Tutorial: Cloud & HPC Workflows¶
This tutorial describes how to run SpectralBridge efficiently in cloud or HPC environments where data access, storage, and memory constraints differ from a local workstation.
Overview¶
You will learn:
- best practices for running the pipeline in object-storage environments
- when to use Ray, thread, or process execution
- how to work with large NEON datasets without long-term local persistence
- strategies for scaling multi-flightline workflows
1. Working with object storage¶
NEON HDF5 files can be staged from object storage or shared research storage before running the pipeline.
Recommended workflow:
- Stage a small number of HDF5 files into a temporary working directory.
- Run the pipeline on those flight lines.
- Upload corrected ENVI, Parquet, and QA outputs to persistent storage.
- Archive or clean intermediate working files according to your storage policy.
Example staging command:
gocmd get i:/iplant/home/.../NEON_D13_NIWO_DP1_L020-1_20230815_directional_reflectance.h5 .
2. Engine selection¶
Ray is included in the standard SpectralBridge install and is the default
engine for spectralbridge-pipeline.
Use Ray when you are processing many flight lines, running on cloud/HPC resources, or want the default parallel dispatch behavior:
spectralbridge-pipeline ... --engine ray --max-workers 8
Use the thread engine for single-flightline debugging or constrained-memory runs where you want to avoid Ray initialization:
spectralbridge-pipeline ... --engine thread --max-workers 1
Use the process engine only when you specifically want local multi-process execution without Ray:
spectralbridge-pipeline ... --engine process --max-workers 2
3. Memory considerations¶
Large NEON flight lines may require tens of gigabytes of memory.
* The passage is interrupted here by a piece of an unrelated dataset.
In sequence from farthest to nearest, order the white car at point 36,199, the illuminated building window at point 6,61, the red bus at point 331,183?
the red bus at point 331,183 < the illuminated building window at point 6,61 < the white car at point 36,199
To reduce memory pressure:
- reduce
--max-workers - lower
--parquet-chunk-size - use local scratch storage for temporary files
- avoid keeping many ENVI cubes loaded in memory simultaneously
- match Ray worker memory to expected flightline size
4. Recommended HPC workflow¶
For cluster schedulers, a conservative pattern is one job per flight line:
- request enough memory for a single NEON flight line
- use local scratch storage for working files
- write final ENVI, Parquet, and QA products to shared storage
- merge or summarize completed outputs downstream with DuckDB or Python
This keeps failed jobs isolated and preserves restart safety.
5. Example SLURM script¶
#!/bin/bash
#SBATCH --job-name=spectralbridge
#SBATCH --mem=64G
#SBATCH --cpus-per-task=8
module load python
BASE=$SCRATCH/spectralbridge_${SLURM_JOB_ID}
mkdir -p "$BASE"
spectralbridge-pipeline \
--base-folder "$BASE" \
--site-code NIWO \
--year-month 2023-08 \
--product-code DP1.30006.001 \
--flight-lines NEON_D13_NIWO_DP1_L020-1_20230815_directional_reflectance \
--engine ray \
--max-workers 8